(Task data)
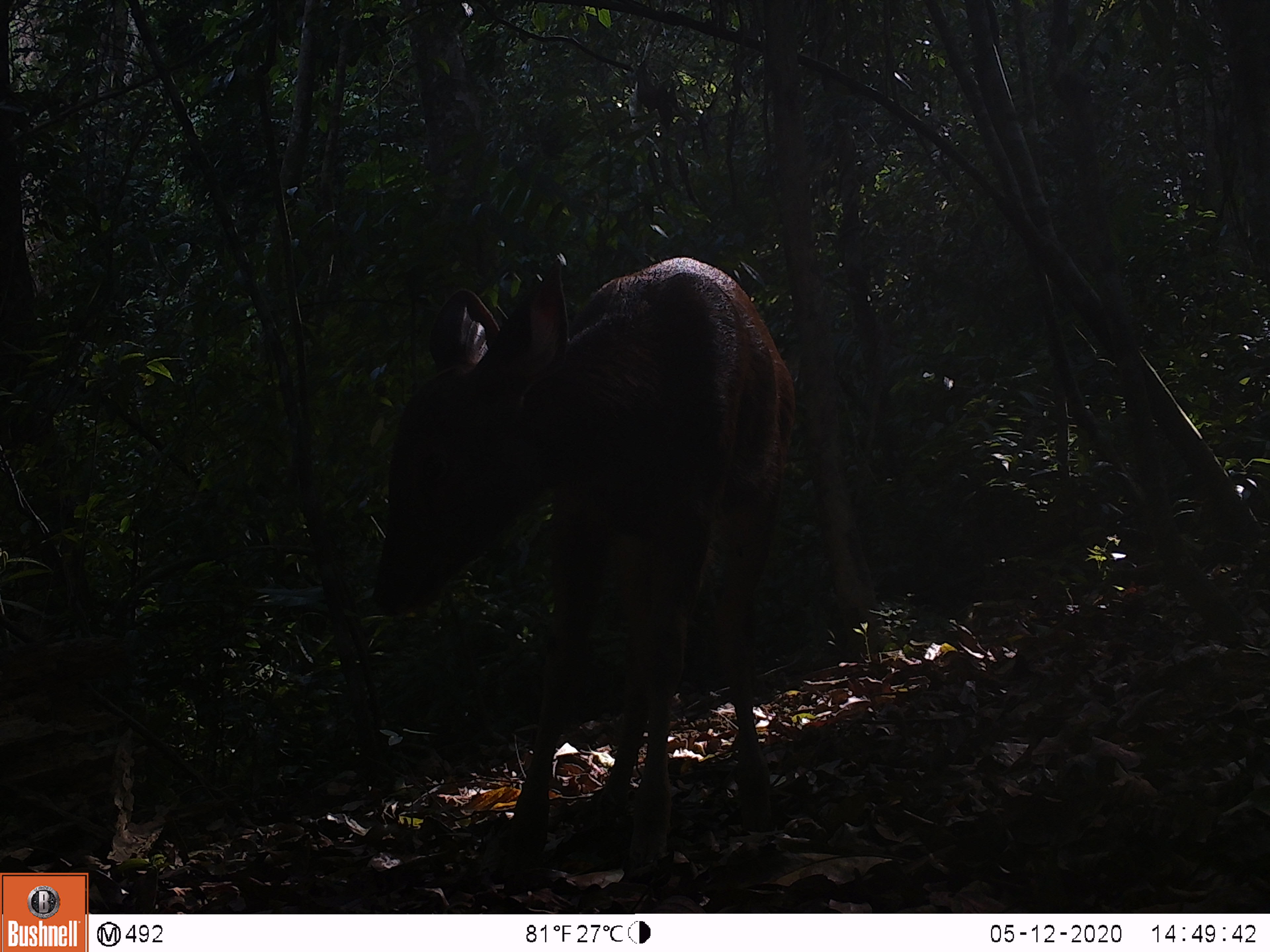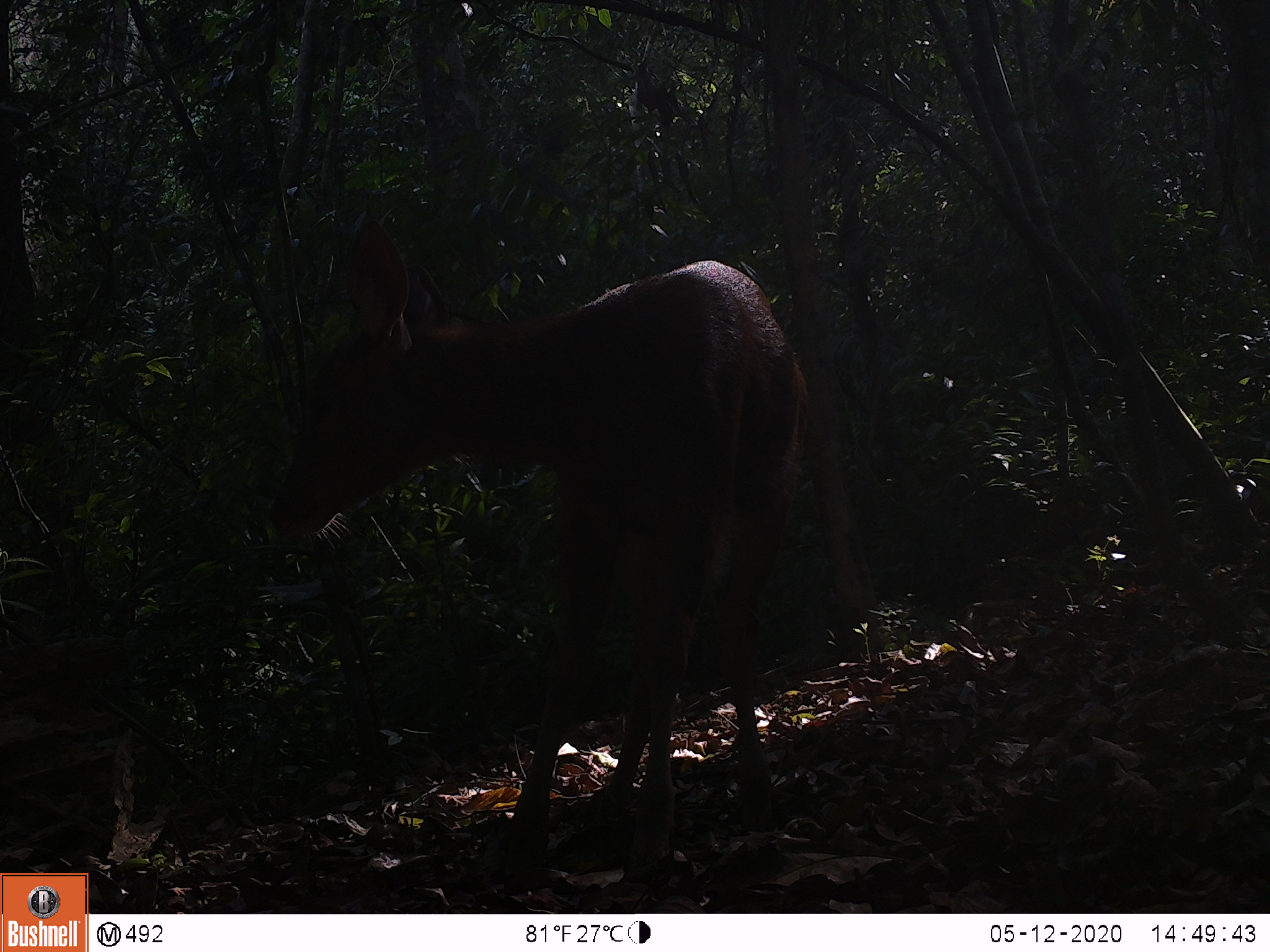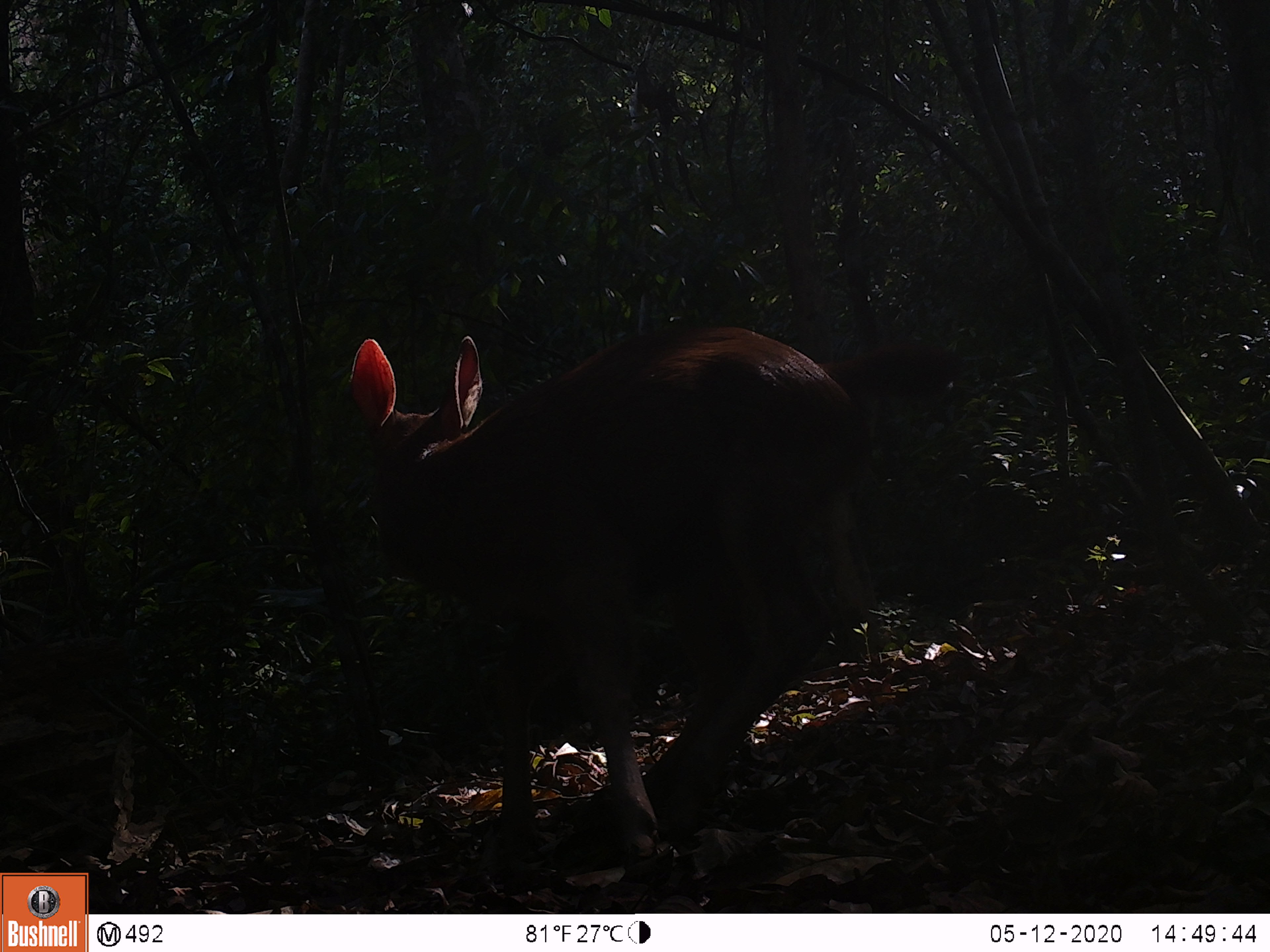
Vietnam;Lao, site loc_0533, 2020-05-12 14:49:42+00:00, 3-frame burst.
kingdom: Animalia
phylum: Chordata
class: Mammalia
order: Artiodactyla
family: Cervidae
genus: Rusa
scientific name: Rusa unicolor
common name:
(End Task data)
**What is needed:** Could you copy every record exactly, without the pictures?

**Your response:**
Vietnam;Lao, site loc_0533, 2020-05-12 14:49:42+00:00, 3-frame burst.
kingdom: Animalia
phylum: Chordata
class: Mammalia
order: Artiodactyla
family: Cervidae
genus: Rusa
scientific name: Rusa unicolor
common name:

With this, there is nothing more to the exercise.